In the first meeting on the subject since hearing the proposal to raise and lower rates with demand, council members pledged support and directed a subcommittee composed partly of business owners to pursue the next steps.

"Performance-based parking just makes total sense to me," said Councilman Gary Wysocky, echoing others on the seven-member panel impressed by the idea.

Councilwoman Jane Bender said additional money generated by the scheme would be earmarked for downtown improvements that could make it more attractive to shoppers.

"I'm going to be pushing as hard as I can," Bender said.

Two weeks ago, the council received a presentation from parking guru Donald Shoup, a UCLA urban planning professor, who believes Santa Rosa doesn't charge enough for street parking during some parts of the day and think it charges too much during others.

He said fluctuating rates would help ensure more spaces are available and encourage people to use parking garages at peak hours.

Also, Shoup suggested a system in which people who wanted to park longer could.

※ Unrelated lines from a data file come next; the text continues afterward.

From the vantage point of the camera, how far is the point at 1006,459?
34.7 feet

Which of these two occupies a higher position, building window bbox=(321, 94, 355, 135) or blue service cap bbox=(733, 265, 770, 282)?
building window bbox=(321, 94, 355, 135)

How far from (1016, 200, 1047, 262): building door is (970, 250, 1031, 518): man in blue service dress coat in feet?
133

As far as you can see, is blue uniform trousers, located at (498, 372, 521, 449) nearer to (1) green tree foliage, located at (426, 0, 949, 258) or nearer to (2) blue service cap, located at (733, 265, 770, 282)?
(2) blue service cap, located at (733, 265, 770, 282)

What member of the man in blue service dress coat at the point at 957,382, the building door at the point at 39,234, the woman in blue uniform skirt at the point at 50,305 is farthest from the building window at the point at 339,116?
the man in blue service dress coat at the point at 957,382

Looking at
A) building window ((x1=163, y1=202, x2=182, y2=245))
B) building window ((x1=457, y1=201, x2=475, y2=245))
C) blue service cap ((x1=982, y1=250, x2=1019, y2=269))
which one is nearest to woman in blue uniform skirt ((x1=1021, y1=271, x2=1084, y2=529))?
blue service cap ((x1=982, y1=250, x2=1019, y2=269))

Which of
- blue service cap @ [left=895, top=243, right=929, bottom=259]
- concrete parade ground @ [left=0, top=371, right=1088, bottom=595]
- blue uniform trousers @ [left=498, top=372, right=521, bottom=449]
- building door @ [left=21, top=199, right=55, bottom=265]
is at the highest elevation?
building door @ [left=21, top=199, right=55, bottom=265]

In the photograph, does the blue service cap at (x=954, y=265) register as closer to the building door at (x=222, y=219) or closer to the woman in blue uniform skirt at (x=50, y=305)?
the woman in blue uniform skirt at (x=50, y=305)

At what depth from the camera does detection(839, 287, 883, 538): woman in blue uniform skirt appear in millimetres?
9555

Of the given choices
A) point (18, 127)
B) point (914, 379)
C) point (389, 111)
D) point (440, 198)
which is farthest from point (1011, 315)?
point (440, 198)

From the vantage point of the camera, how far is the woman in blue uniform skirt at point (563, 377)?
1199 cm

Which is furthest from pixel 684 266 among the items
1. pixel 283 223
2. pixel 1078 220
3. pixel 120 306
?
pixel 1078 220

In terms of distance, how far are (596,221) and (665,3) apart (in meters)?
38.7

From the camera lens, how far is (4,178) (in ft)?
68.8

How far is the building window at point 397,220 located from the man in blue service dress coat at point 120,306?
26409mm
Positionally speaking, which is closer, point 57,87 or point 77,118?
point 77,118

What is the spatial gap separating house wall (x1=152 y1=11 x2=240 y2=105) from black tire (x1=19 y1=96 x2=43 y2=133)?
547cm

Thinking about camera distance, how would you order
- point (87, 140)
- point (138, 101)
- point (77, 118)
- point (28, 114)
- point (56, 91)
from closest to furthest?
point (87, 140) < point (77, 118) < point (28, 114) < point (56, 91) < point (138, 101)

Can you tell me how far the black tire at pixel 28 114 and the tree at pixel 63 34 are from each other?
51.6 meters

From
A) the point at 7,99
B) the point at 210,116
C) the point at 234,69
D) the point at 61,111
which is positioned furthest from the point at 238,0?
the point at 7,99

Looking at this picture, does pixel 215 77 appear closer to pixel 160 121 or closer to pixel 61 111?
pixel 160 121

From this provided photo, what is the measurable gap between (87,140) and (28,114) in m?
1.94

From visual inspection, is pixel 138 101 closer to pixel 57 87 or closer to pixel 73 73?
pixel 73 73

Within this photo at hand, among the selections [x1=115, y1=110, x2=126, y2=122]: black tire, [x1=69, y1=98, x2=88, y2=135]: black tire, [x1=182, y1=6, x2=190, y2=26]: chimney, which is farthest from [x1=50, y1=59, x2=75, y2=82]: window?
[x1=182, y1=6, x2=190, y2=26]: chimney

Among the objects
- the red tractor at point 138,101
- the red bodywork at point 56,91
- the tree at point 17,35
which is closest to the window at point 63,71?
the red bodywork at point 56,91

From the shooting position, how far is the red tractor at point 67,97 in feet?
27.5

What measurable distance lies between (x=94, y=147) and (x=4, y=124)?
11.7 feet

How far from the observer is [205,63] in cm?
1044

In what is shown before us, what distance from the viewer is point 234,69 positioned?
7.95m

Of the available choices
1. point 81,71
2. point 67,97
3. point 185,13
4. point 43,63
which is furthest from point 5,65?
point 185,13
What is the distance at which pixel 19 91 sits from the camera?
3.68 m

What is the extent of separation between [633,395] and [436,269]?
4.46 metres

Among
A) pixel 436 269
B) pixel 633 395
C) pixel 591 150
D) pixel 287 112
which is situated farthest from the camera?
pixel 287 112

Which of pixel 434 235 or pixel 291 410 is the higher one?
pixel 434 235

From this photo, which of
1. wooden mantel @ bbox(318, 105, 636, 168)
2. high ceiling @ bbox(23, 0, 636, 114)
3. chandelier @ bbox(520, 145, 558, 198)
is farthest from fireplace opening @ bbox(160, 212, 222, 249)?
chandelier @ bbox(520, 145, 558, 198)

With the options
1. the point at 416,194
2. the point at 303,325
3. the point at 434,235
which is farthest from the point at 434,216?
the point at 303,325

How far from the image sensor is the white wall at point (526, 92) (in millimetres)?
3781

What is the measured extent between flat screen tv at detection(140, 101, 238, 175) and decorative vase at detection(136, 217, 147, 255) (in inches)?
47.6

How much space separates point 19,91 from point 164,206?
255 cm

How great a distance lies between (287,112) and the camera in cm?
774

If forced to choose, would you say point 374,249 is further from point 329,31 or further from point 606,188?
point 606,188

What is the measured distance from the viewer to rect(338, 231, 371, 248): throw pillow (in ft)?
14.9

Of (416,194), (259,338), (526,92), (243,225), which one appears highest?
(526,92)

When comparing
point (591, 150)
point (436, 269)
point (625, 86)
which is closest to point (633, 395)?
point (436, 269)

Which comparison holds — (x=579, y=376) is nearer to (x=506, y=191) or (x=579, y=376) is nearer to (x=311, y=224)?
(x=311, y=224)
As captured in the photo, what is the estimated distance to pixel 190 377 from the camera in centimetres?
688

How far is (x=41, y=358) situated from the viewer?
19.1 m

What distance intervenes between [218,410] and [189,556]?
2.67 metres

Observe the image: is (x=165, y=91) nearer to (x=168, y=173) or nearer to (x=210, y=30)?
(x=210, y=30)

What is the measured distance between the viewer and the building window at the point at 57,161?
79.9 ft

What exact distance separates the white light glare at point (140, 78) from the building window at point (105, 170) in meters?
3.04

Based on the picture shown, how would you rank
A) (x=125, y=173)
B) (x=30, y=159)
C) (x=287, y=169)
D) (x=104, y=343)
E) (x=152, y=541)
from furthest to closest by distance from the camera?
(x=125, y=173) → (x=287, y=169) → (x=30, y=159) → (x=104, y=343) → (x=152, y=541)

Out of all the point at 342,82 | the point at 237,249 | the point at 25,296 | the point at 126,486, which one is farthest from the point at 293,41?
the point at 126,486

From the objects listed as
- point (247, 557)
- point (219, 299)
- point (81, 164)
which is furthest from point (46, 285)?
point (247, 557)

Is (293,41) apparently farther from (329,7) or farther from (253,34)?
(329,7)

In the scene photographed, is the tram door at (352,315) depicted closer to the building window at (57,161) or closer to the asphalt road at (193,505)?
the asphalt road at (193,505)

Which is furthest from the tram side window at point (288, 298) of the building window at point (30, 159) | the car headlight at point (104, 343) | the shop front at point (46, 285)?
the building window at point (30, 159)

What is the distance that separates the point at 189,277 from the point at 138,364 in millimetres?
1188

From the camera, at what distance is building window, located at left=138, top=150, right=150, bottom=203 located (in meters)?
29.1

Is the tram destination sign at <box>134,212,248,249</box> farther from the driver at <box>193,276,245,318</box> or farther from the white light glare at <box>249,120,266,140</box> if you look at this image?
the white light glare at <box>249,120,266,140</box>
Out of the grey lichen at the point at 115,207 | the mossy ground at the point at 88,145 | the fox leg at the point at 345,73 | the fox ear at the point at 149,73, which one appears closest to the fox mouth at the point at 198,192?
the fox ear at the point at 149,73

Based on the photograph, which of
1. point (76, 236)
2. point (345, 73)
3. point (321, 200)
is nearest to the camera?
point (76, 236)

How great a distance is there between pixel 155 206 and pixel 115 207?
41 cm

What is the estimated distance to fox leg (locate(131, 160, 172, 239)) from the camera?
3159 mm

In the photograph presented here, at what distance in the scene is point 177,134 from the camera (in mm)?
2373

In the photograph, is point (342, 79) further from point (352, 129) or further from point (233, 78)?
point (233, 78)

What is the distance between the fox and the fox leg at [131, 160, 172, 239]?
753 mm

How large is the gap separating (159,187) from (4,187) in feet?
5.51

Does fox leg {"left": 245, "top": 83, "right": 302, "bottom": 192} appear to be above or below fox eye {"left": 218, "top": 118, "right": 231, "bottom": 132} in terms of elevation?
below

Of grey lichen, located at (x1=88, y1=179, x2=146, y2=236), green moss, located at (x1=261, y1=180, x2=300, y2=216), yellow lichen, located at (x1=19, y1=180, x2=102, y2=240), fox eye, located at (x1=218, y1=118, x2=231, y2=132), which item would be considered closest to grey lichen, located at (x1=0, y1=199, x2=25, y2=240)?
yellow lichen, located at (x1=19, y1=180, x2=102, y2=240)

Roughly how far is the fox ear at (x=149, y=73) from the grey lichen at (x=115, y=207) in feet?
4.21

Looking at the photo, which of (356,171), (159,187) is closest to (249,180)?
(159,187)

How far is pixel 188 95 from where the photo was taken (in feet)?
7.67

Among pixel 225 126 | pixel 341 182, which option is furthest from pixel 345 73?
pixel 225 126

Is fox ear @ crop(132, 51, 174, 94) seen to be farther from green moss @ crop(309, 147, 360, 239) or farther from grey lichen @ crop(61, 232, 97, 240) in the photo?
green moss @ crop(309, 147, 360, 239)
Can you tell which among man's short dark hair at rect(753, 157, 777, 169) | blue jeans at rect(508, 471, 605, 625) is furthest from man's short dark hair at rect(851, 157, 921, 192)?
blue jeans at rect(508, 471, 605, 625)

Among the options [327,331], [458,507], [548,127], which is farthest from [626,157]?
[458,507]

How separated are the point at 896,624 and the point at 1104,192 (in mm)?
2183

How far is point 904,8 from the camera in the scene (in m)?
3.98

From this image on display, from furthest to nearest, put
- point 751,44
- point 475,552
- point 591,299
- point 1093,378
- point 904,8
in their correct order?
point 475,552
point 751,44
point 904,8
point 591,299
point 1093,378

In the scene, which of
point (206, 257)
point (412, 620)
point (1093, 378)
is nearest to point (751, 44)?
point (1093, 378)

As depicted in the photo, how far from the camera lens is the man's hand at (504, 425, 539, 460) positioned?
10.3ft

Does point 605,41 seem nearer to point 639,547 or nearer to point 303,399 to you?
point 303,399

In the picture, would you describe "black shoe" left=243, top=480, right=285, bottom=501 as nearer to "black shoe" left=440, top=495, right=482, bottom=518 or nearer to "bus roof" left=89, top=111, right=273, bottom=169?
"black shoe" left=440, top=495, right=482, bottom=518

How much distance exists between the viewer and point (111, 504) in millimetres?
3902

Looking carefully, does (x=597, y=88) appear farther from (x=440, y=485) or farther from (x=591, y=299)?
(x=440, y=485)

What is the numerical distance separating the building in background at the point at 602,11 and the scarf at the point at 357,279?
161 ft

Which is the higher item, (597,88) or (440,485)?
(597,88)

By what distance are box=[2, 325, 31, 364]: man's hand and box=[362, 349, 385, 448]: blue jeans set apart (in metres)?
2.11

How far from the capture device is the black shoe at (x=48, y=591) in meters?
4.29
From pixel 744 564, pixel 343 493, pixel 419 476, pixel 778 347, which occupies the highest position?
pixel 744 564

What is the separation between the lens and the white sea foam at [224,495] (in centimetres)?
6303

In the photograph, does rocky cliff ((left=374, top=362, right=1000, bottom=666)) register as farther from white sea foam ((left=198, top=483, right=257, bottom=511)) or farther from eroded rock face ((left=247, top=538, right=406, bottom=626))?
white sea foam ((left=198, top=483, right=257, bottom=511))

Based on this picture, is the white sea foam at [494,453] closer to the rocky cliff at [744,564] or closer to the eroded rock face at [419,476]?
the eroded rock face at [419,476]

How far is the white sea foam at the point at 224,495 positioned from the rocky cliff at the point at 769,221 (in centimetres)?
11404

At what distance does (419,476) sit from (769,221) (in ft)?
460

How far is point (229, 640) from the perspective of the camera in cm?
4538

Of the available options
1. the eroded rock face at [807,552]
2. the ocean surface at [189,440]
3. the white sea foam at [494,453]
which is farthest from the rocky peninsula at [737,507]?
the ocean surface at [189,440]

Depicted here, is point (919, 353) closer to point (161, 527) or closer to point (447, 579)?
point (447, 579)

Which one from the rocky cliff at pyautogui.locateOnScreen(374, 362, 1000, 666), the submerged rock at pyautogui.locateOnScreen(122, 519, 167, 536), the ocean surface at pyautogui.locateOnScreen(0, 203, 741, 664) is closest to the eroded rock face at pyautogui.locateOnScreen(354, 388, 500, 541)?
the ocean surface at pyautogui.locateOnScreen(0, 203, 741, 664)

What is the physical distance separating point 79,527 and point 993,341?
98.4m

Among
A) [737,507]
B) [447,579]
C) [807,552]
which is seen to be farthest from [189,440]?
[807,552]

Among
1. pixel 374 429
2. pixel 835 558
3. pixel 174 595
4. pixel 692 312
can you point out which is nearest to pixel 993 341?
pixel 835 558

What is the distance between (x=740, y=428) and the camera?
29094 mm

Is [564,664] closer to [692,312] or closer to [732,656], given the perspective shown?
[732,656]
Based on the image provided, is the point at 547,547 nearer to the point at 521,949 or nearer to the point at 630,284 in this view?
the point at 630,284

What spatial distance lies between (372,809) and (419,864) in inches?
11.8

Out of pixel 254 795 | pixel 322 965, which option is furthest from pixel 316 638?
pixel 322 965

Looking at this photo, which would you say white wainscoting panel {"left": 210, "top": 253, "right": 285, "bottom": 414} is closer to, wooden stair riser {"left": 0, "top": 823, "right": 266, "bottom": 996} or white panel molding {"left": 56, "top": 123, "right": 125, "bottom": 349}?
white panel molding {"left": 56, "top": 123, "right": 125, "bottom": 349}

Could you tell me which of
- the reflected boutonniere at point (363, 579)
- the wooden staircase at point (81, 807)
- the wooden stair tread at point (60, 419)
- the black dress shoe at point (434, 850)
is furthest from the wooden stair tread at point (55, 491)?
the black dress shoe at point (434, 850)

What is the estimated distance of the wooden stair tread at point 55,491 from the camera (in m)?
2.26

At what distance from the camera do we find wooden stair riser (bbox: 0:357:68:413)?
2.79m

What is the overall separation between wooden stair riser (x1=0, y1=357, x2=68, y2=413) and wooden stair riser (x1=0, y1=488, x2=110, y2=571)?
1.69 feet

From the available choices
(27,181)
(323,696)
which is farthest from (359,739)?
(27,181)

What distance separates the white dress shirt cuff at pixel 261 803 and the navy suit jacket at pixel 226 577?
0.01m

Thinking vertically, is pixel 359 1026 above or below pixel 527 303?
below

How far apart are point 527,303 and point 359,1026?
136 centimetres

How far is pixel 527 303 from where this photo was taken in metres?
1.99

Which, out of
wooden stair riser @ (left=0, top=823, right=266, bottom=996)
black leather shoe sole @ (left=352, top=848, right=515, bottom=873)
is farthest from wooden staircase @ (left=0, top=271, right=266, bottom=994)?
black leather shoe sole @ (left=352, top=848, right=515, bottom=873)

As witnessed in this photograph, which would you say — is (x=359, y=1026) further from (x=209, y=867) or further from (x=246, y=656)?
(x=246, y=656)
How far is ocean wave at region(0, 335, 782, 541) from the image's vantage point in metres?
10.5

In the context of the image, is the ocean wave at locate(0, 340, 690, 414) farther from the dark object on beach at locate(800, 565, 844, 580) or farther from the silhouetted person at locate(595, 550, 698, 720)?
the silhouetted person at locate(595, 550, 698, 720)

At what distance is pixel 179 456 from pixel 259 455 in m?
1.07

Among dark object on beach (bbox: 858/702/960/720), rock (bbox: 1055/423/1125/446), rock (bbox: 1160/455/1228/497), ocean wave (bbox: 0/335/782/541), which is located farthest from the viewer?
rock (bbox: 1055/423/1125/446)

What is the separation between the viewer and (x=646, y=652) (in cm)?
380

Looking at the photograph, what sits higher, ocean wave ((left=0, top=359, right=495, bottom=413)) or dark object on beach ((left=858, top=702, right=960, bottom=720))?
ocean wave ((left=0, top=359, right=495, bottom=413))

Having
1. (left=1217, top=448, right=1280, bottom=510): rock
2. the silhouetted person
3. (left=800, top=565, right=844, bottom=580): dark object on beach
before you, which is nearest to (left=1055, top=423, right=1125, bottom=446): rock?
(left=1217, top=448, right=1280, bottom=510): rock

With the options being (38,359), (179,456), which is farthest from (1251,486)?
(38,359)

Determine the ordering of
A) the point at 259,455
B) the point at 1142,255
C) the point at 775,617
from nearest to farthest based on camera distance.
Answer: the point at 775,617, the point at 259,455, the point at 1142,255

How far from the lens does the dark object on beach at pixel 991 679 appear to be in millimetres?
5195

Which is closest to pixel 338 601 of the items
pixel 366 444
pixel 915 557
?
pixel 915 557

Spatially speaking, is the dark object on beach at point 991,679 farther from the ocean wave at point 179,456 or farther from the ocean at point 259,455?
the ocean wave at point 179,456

He recommended a tiered parking ticket policy that let first-time violators off with a freebie.

Shoup pointed to Southern California cities that employ the model, spending all or a portion of the revenue on sidewalk repairs, cleaning, plants and benches.

Many said his idea could help solve Santa Rosa's perennial parking woes and could be incorporated in a broader goal of encouraging the use of mass transit.

Downtown business owner Bernie Schwartz said his customers complain often about confusion over the present curbside parking system and strict enforcement that leaves them with tickets.

"I'm grateful we are going to tackle this," said Schwartz, who owns California Luggage on Fourth Street. "I'd like to see it done sooner rather than later."

Laura Kozup, area mall manager for the Santa Rosa Plaza, said she was optimistic about anything that would lead to more parking for her customers. Too often, the mall's parking lots are filled by downtown employees and others who are not doing business there, she said.

"I believe these ideas are very progressive," Kozup said. "I really hope it doesn't become another study and nothing gets done."

David Harris, a member of the Sonoma County Transportation Land Use Coalition, said any new parking system should be tied to a dedicated bus route that would reduce traffic congestion and greenhouse gases.

He said revenue from increased parking rates could pay for a more frequent route linking the downtown to points like Railroad Square, Santa Rosa Junior College and the county government center.

Wysocky agreed and suggested more nighttime bus service for junior college students.

"This is not just about parking," Harris said. "It's about how we get to where we are going."

Details will be hammered out in the coming weeks and could come back to the council before the end of the year.

City Manager Jeff Kolin said a meeting of downtown stakeholders could recommend policy, including a move to vest more authority in a parking administrator who would be accountable for results.

The downtown subcommittee meets next at City Hall on Sept. 1. On a related topic, the council will consider increased parking fines Sept. 15.

Kolin cautioned the council against any plan that would result in a reduction of income from parking garages, meters and citations, which he said is spoken for in the budget.

"It's important that we recognize the situation," Kolin said. "If we lose sight of it and have a reduction in revenue, we can't backfill it. In the current economy, that is a very risky proposition."